Directions:
1 – From the bookend passage, quote the text starting at "### Knowledge Graphs" and ending at "the following sections.".
2 – Condense the paragraph of the bookend passage that begins "Finally, we now want to publish" into a single sentence that keeps its main facts.
3 – According to the bookend passage, in what form will the metadata be described?

Passage to read:
==========
Finally, we now want to publish, even just locally, what has been produced. There are a few data fields to fill out by you, the developer. We hope it is not too onerous.

Graphically, `bookend` looks like the following:
![bookend-structure](./figures/bookend-structure.png)

### Knowledge Graphs & Semantic Technologies
Briefly, we will describe all of this metadata (i.e., data about data) in a form called a knowledge graph (KG). You can learn more about this in the following sections.

* [What is Metadata](https://github.com/KGConf/open-kg-curriculum/blob/master/curriculum/modules/What_is_Metadata/What_is_Metadata.md) -- briefly, data about data.
* [What is an Identifier](https://github.com/KGConf/open-kg-curriculum/blob/master/curriculum/modules/What_is_an_Identifier/What_is_an_Identifier.md) -- briefly, identifiers are unique IRIs for a piece of data in a particular namespace.
==========
Data segment:
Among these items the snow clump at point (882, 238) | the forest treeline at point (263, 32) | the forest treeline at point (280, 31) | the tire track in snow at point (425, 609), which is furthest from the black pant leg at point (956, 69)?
==========
Results:
1 –
### Knowledge Graphs & Semantic Technologies
Briefly, we will describe all of this metadata (i.e., data about data) in a form called a knowledge graph (KG). You can learn more about this in the following sections.

2 – The next step is to publish what has been produced, even if only locally, which requires the developer to fill out a few data fields that are hoped not to be too onerous.

3 – In a form called a knowledge graph (KG).